Full details of Directors’ and specified executives’ remuneration is set out in the Directors’ Report and in the Directors’ and Executives’ Disclosures note in the financial statements.

Due to the limited size of the Company and of its operations and financial affairs, the use of a separate remuneration committee is not considered appropriate for Millennium. 

Committees

To assist the Board in achieving the highest standards of Corporate Governance, the Directors will aim in due course to establish an Audit Committee, and a Remuneration Committee, both to be constituted with a majority of non-executive Directors.

Audit Committee: Millennium did not have a separately established audit committee.  However, the duties and responsibilities typically delegated to such a committee are expressly included in the board’s responsibilities and therefore were not in compliance with item 4.2 of the ASX Corporate Governance Principles.  The Board does not believe any marked efficiencies or enhancements would be achieved by the creation of a separate committee.  An Audit Committee Charter is currently being planned.

Remuneration Committee: Recommendation 9.2 of the ASX Corporate Governance Principles requires the establishment of a remuneration committee.  During the year, Millennium did not have a separately established remuneration committee.  However, the duties and responsibilities typically delegated to such a committee are expressly included in the main board’s responsibilities.  The Board does not believe that any marked efficiencies or enhancements would be achieved by the creation of a separate committee.

Ethics

It is the policy of Millennium that all Directors, managers and employees are expected to act with the utmost integrity and objectivity, striving at all times to enhance the reputation and performance of Millennium.

Risk Management

The Company has in place a framework to safeguard company assets and ensure that business risks are identified and properly managed.  The Company has in place a number of risk management controls which include the following:

  • Performance and funding of exploration activities;
  • Budget controls;
  • Guidelines and limits for the approval of capital expenditure and investments;
  • A comprehensive insurance programme;
  • Status of Mining Tenements; and
  • Continuous disclosure obligations.

Management is required to provide to the Board regular reports on all these matters.
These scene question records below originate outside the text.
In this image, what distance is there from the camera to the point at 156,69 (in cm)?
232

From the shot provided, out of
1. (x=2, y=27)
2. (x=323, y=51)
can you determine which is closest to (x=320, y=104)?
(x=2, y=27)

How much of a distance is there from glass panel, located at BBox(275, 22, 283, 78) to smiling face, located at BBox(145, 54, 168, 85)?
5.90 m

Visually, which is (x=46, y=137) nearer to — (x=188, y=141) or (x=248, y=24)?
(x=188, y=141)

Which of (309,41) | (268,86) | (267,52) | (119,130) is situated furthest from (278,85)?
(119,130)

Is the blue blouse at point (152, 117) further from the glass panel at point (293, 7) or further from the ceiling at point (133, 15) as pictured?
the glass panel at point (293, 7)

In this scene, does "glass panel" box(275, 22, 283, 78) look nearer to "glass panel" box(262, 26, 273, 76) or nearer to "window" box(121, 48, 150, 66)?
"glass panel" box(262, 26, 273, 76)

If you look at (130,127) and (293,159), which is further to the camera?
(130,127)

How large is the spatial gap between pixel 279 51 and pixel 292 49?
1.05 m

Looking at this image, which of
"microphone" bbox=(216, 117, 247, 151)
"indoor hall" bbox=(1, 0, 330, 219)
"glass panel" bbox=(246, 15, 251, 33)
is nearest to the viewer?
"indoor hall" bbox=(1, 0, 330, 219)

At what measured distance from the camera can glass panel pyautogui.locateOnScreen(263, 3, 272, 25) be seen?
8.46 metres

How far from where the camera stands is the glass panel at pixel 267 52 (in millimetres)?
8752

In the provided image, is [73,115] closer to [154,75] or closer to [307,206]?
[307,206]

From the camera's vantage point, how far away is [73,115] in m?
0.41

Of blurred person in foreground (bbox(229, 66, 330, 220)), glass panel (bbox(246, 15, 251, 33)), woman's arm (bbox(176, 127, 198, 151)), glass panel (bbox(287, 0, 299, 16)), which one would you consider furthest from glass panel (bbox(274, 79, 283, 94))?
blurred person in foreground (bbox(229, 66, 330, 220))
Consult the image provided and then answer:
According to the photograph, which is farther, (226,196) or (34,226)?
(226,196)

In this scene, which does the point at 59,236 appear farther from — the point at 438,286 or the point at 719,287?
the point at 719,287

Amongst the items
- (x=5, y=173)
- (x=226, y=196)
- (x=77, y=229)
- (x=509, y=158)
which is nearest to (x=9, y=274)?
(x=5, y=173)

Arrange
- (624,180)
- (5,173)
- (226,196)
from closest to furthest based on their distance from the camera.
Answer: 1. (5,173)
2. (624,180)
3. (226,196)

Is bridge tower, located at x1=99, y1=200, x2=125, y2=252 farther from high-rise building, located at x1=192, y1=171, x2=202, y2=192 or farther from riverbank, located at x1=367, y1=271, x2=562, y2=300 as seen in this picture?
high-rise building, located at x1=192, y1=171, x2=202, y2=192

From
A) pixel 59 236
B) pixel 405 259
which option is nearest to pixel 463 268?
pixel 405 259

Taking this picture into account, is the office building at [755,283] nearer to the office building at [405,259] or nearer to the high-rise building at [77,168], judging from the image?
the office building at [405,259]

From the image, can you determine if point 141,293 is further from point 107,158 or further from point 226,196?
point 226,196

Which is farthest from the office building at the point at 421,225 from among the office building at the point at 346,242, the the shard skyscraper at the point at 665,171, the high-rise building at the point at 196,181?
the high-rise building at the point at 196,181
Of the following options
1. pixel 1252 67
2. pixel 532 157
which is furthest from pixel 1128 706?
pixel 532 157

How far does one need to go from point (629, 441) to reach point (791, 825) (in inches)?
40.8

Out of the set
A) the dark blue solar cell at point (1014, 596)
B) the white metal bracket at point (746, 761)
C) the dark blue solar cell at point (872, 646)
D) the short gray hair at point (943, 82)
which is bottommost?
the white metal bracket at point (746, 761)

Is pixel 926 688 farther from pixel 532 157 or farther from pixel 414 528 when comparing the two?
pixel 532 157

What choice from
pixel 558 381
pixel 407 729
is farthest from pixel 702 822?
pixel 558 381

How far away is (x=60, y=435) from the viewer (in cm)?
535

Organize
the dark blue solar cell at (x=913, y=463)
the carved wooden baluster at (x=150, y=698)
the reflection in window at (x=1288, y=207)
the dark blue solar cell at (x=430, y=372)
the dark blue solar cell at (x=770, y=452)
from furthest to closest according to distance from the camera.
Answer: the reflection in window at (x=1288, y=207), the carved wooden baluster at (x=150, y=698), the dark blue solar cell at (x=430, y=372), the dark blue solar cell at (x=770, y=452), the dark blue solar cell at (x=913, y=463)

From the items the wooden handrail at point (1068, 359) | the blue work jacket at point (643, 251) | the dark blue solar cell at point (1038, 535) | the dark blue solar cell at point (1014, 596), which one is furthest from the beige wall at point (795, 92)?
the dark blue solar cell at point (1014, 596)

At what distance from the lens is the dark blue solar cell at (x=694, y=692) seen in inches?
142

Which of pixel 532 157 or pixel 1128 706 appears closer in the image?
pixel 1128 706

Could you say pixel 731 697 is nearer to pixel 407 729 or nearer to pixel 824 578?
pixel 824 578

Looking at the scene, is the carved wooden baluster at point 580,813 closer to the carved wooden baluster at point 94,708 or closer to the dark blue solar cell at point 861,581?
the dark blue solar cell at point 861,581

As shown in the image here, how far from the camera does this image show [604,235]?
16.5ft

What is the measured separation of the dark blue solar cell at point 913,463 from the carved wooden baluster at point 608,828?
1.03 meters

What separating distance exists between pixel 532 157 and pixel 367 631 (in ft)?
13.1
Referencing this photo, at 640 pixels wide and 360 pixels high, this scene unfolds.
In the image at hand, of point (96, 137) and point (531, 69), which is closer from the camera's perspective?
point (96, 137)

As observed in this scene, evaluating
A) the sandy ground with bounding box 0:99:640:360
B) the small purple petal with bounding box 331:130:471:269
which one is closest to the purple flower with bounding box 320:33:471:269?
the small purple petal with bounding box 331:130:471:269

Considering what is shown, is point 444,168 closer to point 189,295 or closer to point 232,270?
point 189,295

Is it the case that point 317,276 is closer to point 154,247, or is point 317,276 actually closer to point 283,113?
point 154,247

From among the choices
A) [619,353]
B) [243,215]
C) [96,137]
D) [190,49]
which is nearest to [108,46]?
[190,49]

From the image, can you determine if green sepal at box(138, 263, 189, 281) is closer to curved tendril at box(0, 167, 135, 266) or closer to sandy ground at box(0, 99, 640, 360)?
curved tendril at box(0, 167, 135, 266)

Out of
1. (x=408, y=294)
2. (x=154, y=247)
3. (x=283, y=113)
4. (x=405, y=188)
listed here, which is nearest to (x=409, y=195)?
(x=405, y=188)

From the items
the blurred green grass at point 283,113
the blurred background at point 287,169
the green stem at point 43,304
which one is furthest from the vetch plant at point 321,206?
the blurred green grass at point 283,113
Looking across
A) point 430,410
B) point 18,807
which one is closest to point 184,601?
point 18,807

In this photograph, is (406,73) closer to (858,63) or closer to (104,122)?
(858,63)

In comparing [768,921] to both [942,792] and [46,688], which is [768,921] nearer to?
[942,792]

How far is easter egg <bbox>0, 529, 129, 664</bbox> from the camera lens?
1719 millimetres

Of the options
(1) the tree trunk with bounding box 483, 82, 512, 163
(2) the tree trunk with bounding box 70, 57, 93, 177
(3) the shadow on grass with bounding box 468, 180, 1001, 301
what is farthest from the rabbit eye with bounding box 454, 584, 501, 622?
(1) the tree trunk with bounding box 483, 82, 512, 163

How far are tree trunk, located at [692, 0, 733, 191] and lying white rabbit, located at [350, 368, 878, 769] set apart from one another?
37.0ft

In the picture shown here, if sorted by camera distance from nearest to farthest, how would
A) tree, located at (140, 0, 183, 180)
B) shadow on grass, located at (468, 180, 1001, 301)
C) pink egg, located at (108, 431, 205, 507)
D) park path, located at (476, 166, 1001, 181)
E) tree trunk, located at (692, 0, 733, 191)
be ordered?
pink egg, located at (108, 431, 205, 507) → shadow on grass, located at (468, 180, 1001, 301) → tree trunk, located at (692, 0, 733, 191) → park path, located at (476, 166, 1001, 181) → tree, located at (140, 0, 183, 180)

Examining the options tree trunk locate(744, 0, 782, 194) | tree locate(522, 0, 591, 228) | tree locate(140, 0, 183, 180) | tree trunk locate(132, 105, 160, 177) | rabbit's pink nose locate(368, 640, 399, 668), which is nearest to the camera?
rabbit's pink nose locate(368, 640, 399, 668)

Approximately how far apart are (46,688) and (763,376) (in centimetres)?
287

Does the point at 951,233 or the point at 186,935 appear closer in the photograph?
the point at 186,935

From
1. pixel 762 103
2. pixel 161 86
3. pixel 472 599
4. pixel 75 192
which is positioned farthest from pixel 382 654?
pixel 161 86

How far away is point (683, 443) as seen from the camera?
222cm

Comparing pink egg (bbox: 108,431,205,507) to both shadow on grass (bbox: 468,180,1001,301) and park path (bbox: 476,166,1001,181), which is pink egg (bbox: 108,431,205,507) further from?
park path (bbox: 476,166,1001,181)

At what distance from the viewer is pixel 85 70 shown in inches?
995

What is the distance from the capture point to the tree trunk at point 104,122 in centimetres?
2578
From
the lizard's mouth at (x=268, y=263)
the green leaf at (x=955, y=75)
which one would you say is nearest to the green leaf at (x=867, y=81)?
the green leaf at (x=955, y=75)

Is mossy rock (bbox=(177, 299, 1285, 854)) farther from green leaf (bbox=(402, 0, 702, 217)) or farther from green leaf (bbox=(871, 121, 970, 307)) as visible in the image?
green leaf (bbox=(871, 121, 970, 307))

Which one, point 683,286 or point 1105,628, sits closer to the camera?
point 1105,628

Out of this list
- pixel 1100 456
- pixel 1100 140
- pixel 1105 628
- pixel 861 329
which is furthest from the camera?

The Board receives regular reports about the financial condition and operating results of the Company.  The Chief Executive Officer and Chief Financial Officer annually provide a formal statement to the Board that in ll material respects and to the best of their knowledge and belief:

  • The Company’s financial reports present a true and fair view of the Company’s financial condition and operational results and are in accordance with relevant accounting standards; and
  • The Company’s risk management and internal control systems are sound, appropriate and operating efficiently and effectively.

Group Strategic Planning

The Company has adopted a formal and dynamic process of strategic planning.  The Board reviews and endorses strategies designed to ensure the long term successful outcome for the Company.

Trading in the Company’s Securities by Directors and Employees

The Board has adopted a policy in relation to dealings in the Company’s securities which applies to all directors and employees.  Under the policy, directors are prohibited from short term or “active” trading in the Company’s securities and directors and employees are prohibited from dealing in the Company’s securities whilst in possession of price sensitive information.  The Chairman or Company Secretary must be notified of any proposed transaction.

Role of Shareholders

The shareholders of the Company play an important role in corporate governance by virtue of their responsibilities for voting on the appointment of directors.

The Board ensures that shareholders are kept fully informed on developments affecting the Company through:

  • The Annual Report and Millennium newsletters are distributed to shareholders;
  • Compliance with Australian Stock Exchange’s continuous disclosure requirements (and subsequent shareholder announcements); and
  • The annual general meeting and other meetings called to obtain approval for Board action.